The first game of the series was all about Sana Mir, the veteran offspinner taking 4 for 11 to shoot the home side out for 63 in 22.5 overs before the chase was wrapped up in 14.4 overs. Pakistan started this game well too, Nahida Khan and Sidra Ameen giving them a first-wicket stand of 50. But it slipped from their grasp after that, and they were bundled for 147. With Wolvaardt in charge, South Africa pulled off the chase in 36.4 overs.
Lizelle Lee and Wolvaardt had both been sent back inside two overs in the first game, but this time they made amends in style. Lee was the more aggressive of the two, as she usually is, scoring 40 in 43 balls, but she was also the first to fall, caught at the long-off boundary by Mir off Umaima Sohail.

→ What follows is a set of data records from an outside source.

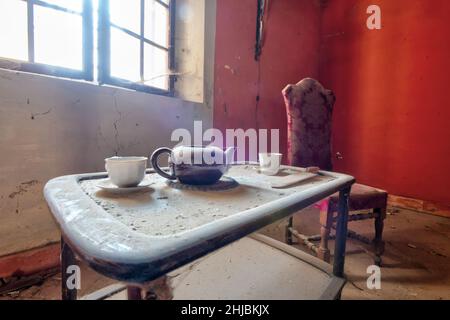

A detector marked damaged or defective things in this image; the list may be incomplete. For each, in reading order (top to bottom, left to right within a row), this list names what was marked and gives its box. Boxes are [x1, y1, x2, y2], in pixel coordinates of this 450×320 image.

peeling plaster wall [0, 69, 213, 256]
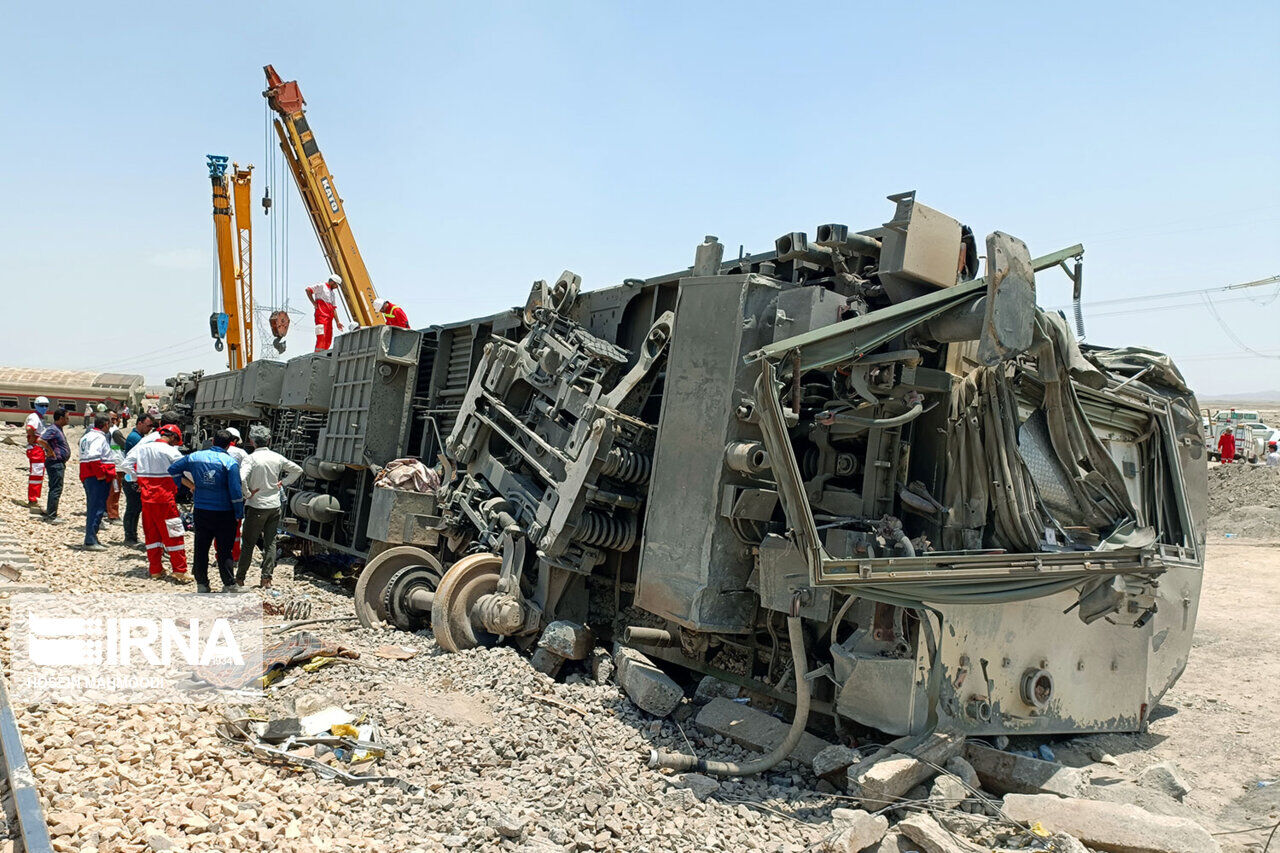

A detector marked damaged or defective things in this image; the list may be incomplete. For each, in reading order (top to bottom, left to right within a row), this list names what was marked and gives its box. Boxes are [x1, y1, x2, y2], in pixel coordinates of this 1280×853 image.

overturned vehicle [284, 196, 1216, 744]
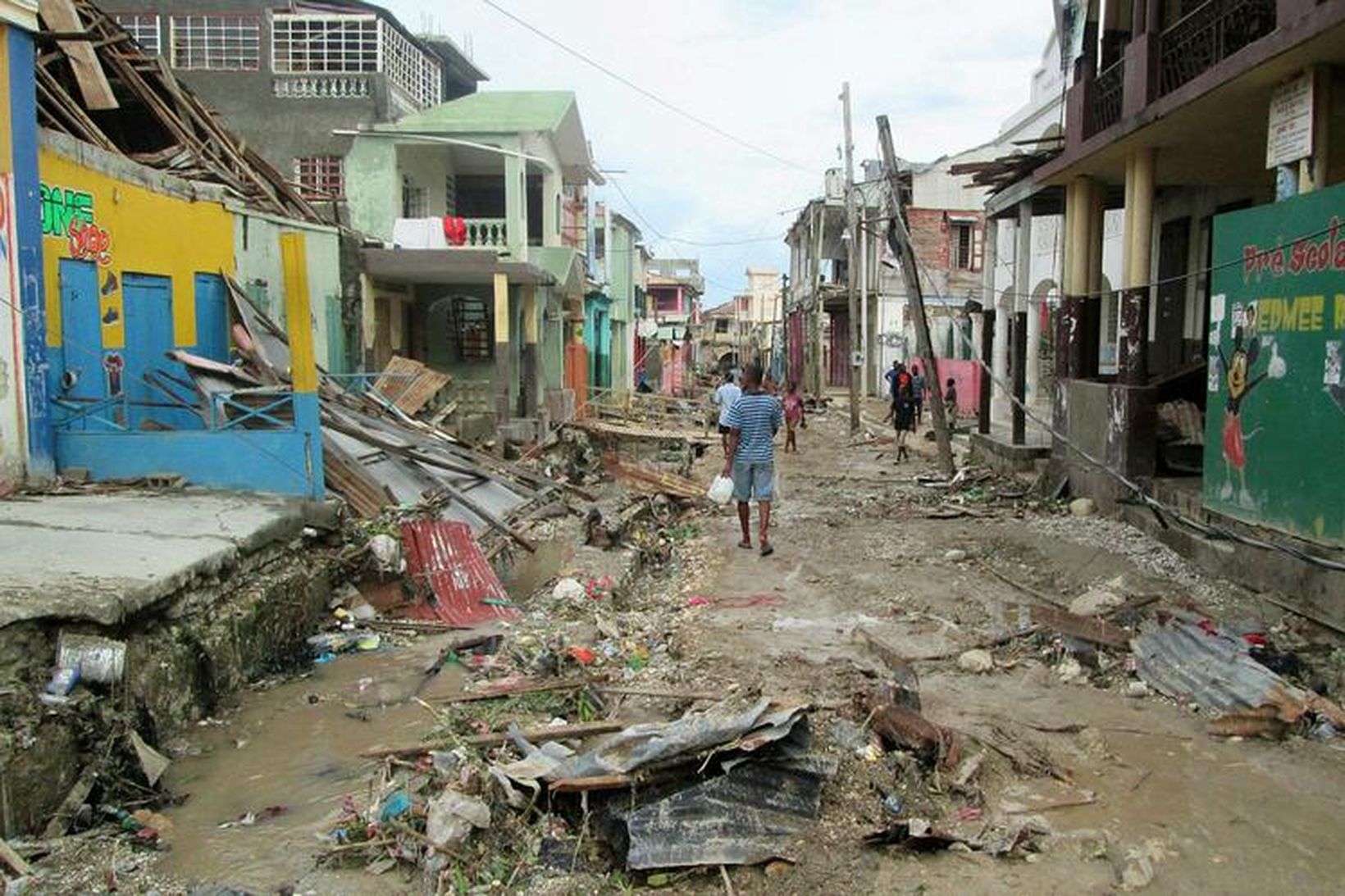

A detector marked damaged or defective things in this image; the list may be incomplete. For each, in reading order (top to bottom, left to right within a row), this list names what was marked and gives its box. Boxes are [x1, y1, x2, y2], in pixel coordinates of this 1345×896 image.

broken wood plank [39, 0, 117, 111]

Andrie Steyn couldn’t hang around for too long, Nashra Sandhu catching her off Mir for 9, but Wolvaardt and captain Sune Luus kept things steady after that, the opener hitting an unbeaten 74 in 104 balls, and Luus ending on a 46-ball 21 not out.

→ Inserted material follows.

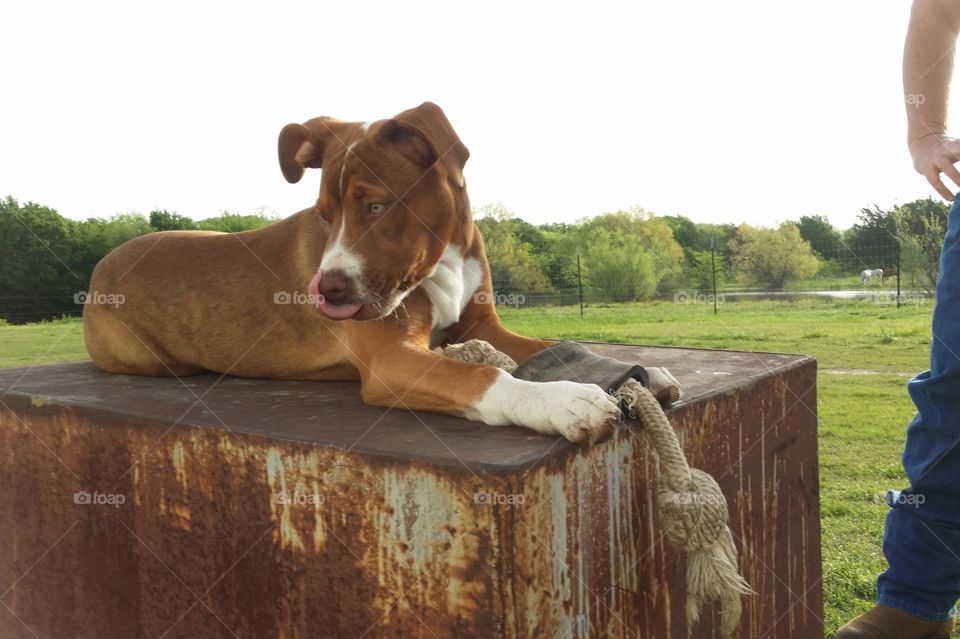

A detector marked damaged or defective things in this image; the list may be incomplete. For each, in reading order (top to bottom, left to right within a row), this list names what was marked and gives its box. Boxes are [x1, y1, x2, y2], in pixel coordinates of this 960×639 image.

rusty metal box [0, 348, 820, 636]
rusted metal surface [1, 348, 824, 636]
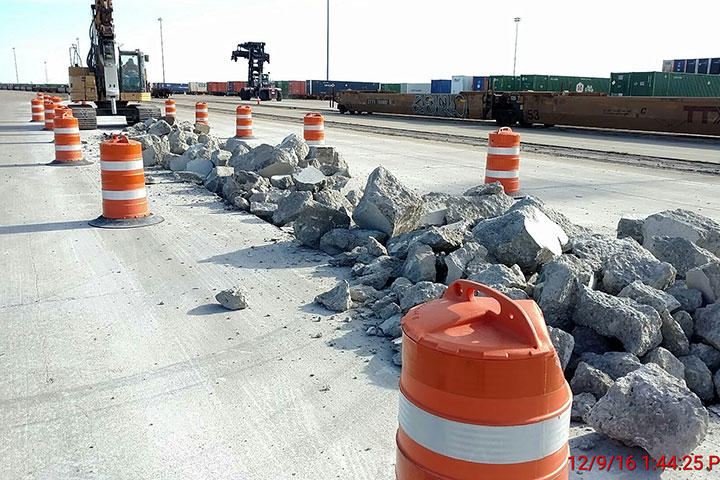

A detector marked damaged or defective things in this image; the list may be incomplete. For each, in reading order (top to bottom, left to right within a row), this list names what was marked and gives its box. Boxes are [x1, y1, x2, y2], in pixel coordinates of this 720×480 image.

broken concrete rubble [584, 366, 704, 460]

Batting first after losing the toss, Pakistan got a good start courtesy Nahida and Sidra. But Nahida, who was scoring at upwards of a run a ball, was sent back by Tumi Sekhukhune for 37, with the scoreboard reading 50 in the 12th over, and the slowdown began.
Sidra (25 in 59 balls), Javeria Khan (20 in 35) and captain Bismah Maroof (32 in 49) all got starts, but couldn’t really provide the innings with the thrust it needed. Sekhukhune sent back Sidra to finish with 2 for 20, and while Luus and Marizanne Kapp also picked up two wickets apiece, Klaas grabbed the limelight with three in three, accounting for Aliya Riaz, Umaima and Sidra Nawaz.
It was only the tenth hat-trick in women’s ODI history and the second by a South African after Dane van Niekerk achieved it against West Indies in Basseterre in 2013.